Source data:
----------
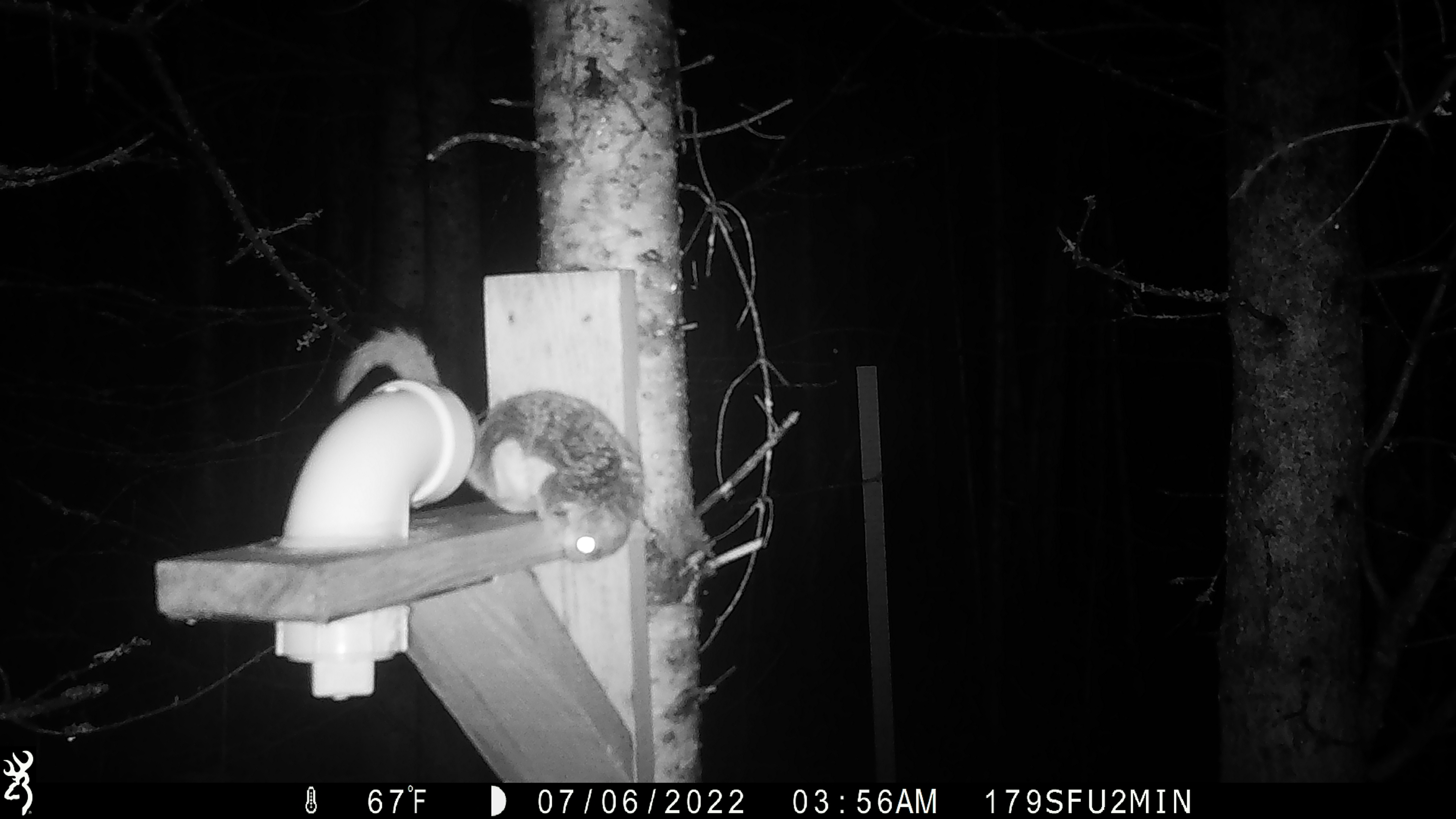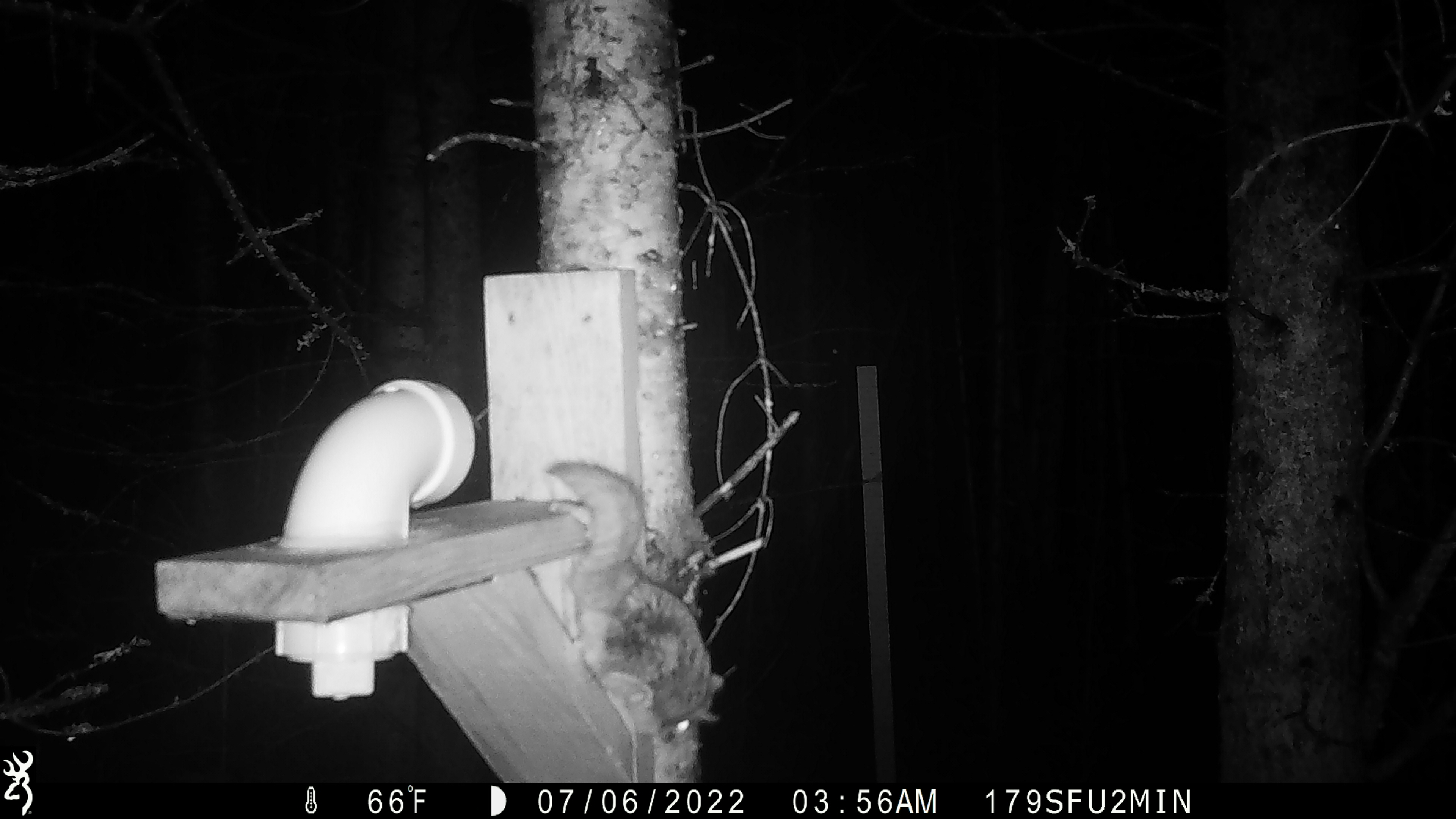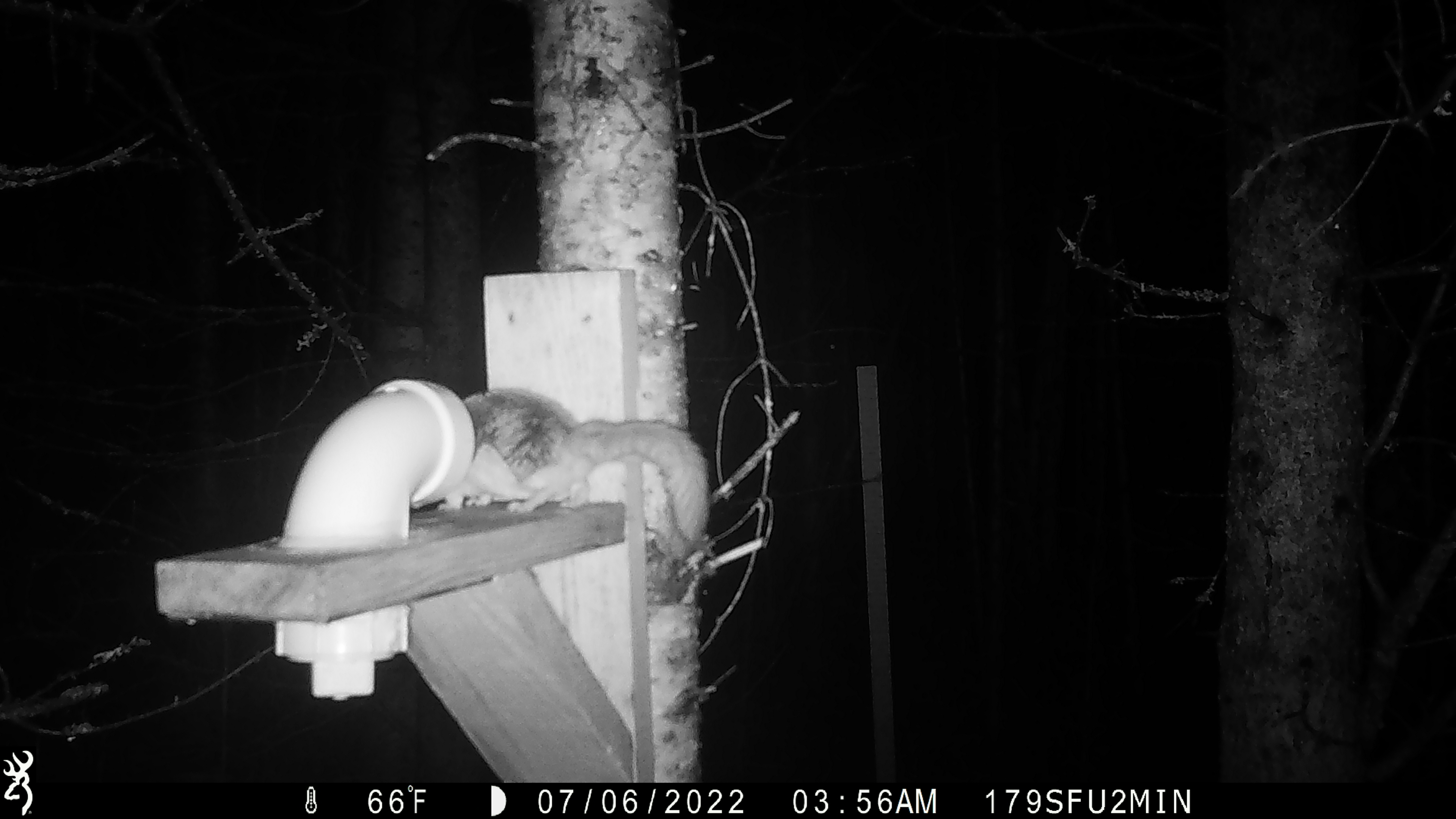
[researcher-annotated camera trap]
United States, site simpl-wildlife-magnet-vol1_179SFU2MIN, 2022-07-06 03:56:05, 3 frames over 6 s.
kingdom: Animalia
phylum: Chordata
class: Mammalia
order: Rodentia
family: Sciuridae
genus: Glaucomys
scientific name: Glaucomys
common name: flying squirrel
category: flying squirrel sp.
----------
What the task requires: Give the data above again, exactly and completely. No pictures go in.

Completed task:
[researcher-annotated camera trap]
United States, site simpl-wildlife-magnet-vol1_179SFU2MIN, 2022-07-06 03:56:05, 3 frames over 6 s.
kingdom: Animalia
phylum: Chordata
class: Mammalia
order: Rodentia
family: Sciuridae
genus: Glaucomys
scientific name: Glaucomys
common name: flying squirrel
category: flying squirrel sp.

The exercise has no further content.